林氏冷眼看着他,在心里冷笑,这就是何家的男人,平时装的人五人六,遇到事情的时候,要么做缩头乌龟,要么就是甩手掌柜。
听听,他这个当叔父的,现在连亲侄女的名字都不敢提了。
虽然屋里没有其他人,可何二老爷还是压低了声音:“真的都是她搞出来的?”
林氏冷笑一声:“人家不过就是留给你们一份假印信,你们这一大家子,就斗得你死我活了。”
何二老爷不可置信:“怎么可能?”
话一出口,他便想起,何家的那些倒霉事,还真的是从阎氏拿了印信去惊鸿楼取钱开始的。
“可是……”何二老爷艰难地咽了一口唾沫,不死心地辩解,“可是阎氏千真万确从惊鸿楼里拿到银子了啊。”
林氏翻个白眼:“那是人家看准了你们眼皮子浅,一千八百两银子就把何阎两家搅得天翻地覆,蹲大牢的,可不是人家惊鸿楼的人。”
听到“蹲大牢”三个字,何二老爷便浑身上下哪里都不舒服了,那种被虱子占领的感觉又回来了。
他在大牢里住了六天,整整六天啊。
林氏说得没错,何家的灾难就是从那个时候开始的。
因为那一千八百两,何阎两家大打出手,误伤了很多学生,何家兄弟连同阎家姐弟全都坐了大牢。
后来缴了二千多两银子,他们才被放出来。
之后,阎氏便不知去向,生死不明。
再接着,便是老夫人带着老三一家,连同何淑媛进京谋富贵。
何大老爷和阎氏一样生死未卜,如同太阳下的一滴水,消失得无影无踪。
而何淑媛则因为谋害那个外室子进了大牢,现在也不知道是生是死。
还有老夫人和三老爷,自从跟着皇帝迁都南下,便没有了音讯。
林氏瞟了何二老爷一眼,见他目光呆滞,大冷的天,脑门上一层豆大的汗珠。
林氏冷哼一声,这个蠢货,还想巴结何苒?也不照照镜子。
她现在就盼着何苒已经忘了他们,忘了何家,这个蠢货却还上赶着往人家面前凑,猪都比他聪明。

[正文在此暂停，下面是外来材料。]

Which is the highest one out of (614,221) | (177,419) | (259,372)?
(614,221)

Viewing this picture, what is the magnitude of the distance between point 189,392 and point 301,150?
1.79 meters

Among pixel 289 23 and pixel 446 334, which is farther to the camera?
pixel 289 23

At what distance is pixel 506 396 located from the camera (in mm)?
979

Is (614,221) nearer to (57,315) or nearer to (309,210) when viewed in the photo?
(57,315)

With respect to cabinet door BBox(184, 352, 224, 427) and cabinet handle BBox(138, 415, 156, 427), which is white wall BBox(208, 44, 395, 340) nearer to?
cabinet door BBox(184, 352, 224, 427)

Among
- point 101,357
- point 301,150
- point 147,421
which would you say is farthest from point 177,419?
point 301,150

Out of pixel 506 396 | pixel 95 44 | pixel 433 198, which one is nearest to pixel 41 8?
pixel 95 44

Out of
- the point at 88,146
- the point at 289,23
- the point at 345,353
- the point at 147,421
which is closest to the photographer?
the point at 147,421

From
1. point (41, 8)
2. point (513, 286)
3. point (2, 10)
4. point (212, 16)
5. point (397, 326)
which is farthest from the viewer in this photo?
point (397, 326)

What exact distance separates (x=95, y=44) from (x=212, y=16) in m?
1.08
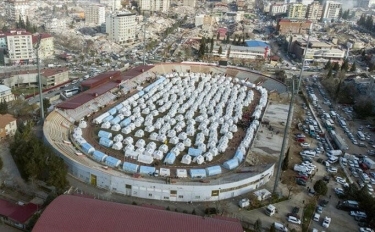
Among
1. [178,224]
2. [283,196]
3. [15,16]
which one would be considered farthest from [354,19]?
[178,224]

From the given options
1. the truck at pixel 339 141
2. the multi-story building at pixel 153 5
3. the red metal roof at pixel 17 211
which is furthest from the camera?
the multi-story building at pixel 153 5

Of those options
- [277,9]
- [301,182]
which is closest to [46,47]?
[301,182]

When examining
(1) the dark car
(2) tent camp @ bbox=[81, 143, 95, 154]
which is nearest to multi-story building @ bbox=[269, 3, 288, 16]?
(1) the dark car

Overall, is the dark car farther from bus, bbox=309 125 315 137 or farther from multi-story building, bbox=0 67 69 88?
multi-story building, bbox=0 67 69 88

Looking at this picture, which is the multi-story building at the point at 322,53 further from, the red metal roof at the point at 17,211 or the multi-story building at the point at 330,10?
the multi-story building at the point at 330,10

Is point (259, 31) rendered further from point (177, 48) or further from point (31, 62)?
point (31, 62)

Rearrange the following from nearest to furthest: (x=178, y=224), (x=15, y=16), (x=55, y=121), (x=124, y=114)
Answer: (x=178, y=224)
(x=55, y=121)
(x=124, y=114)
(x=15, y=16)

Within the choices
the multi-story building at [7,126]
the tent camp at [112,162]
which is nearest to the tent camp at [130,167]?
the tent camp at [112,162]
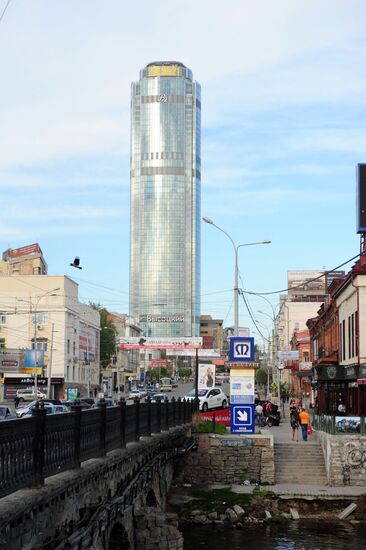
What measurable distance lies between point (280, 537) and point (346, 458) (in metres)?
7.41

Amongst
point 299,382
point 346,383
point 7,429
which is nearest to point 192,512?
point 346,383

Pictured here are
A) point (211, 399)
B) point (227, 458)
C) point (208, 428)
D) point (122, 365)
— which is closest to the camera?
point (227, 458)

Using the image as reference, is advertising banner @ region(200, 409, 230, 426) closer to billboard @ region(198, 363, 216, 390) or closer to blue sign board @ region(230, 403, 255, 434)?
blue sign board @ region(230, 403, 255, 434)

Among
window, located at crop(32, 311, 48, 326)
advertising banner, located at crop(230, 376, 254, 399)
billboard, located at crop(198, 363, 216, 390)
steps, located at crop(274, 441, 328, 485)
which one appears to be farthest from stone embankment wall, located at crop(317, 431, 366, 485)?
window, located at crop(32, 311, 48, 326)

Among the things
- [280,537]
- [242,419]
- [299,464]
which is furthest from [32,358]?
[280,537]

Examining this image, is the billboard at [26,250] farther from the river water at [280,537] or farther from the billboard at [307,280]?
the river water at [280,537]

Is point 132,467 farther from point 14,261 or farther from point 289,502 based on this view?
point 14,261

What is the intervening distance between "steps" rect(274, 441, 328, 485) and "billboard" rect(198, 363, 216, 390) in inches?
572

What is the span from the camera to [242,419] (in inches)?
1494

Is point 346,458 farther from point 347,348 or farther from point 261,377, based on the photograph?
point 261,377

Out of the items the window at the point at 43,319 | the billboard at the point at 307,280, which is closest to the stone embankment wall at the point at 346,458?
the window at the point at 43,319

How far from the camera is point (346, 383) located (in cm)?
4709

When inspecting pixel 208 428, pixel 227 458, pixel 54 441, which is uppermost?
pixel 54 441

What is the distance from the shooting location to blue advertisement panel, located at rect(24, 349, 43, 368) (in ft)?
259
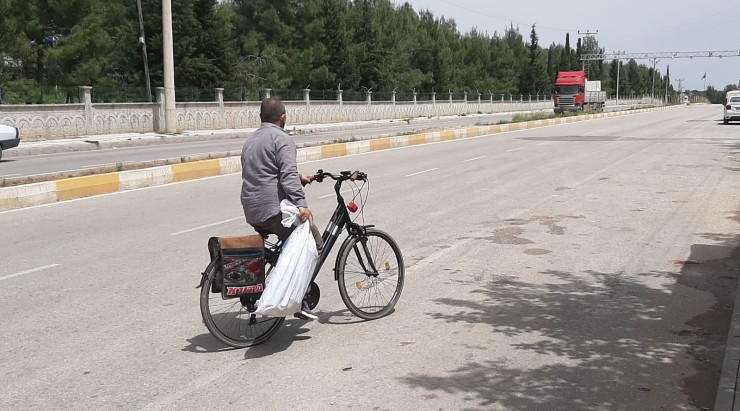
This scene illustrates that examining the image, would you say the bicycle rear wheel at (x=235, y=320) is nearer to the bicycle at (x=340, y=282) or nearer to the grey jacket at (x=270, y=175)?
the bicycle at (x=340, y=282)

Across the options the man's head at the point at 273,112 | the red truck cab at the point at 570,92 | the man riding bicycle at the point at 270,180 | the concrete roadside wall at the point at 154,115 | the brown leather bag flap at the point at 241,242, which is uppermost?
the red truck cab at the point at 570,92

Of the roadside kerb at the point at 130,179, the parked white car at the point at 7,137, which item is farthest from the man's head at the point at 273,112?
the parked white car at the point at 7,137

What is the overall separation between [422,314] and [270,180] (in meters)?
1.72

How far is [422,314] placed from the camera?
573cm

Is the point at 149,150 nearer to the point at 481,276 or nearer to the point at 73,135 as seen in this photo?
the point at 73,135

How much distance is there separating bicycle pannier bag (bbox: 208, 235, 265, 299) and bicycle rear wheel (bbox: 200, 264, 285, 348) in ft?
0.27

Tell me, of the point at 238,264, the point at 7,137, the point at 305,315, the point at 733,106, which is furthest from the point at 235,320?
the point at 733,106

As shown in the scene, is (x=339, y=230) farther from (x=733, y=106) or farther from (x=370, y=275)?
(x=733, y=106)

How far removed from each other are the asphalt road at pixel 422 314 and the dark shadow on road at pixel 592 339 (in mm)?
17

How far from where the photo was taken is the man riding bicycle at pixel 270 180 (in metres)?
4.85

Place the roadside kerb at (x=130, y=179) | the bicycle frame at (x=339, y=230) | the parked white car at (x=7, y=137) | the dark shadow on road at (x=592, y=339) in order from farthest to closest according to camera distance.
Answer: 1. the parked white car at (x=7, y=137)
2. the roadside kerb at (x=130, y=179)
3. the bicycle frame at (x=339, y=230)
4. the dark shadow on road at (x=592, y=339)

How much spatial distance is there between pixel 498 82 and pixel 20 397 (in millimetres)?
94048

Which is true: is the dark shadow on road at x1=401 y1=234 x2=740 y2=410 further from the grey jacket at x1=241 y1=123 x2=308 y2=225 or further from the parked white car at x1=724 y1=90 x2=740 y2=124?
the parked white car at x1=724 y1=90 x2=740 y2=124

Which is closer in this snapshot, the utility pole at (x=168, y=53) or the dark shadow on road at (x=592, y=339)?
the dark shadow on road at (x=592, y=339)
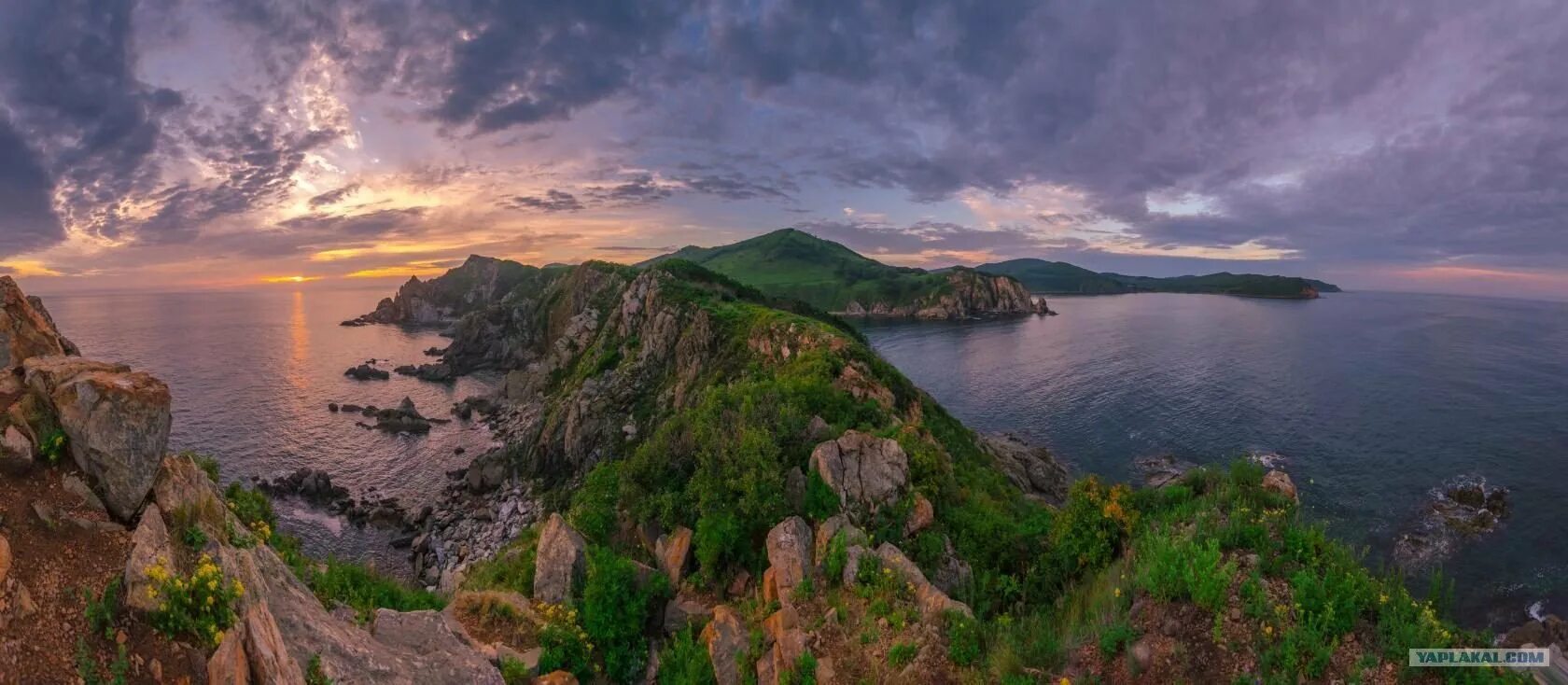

何二老爷忽然想到了一件事,他啪的一拍大腿:“完了,完了!”
林氏没好气:“你就不能说点吉利的话?”
何二老爷霍的站起身来,一把抓住林氏的肩膀,他用了很大力气,林氏肩膀一阵疼痛,一巴掌拍在他的手上:“你疯了,这么大的力气!”
这一巴掌像是打飞了何二老爷最后的精气神儿,他噗通一声跌坐在椅子上:“若是让她知道二丫头和老五的事,她会不会报复咱们?”
没等林氏回答,何二老爷忽然伸手指向林氏,眼睛像要喷出火来:“都怪你,你若是对那两个孩子好一点,他们也就不会跑,都怪你!”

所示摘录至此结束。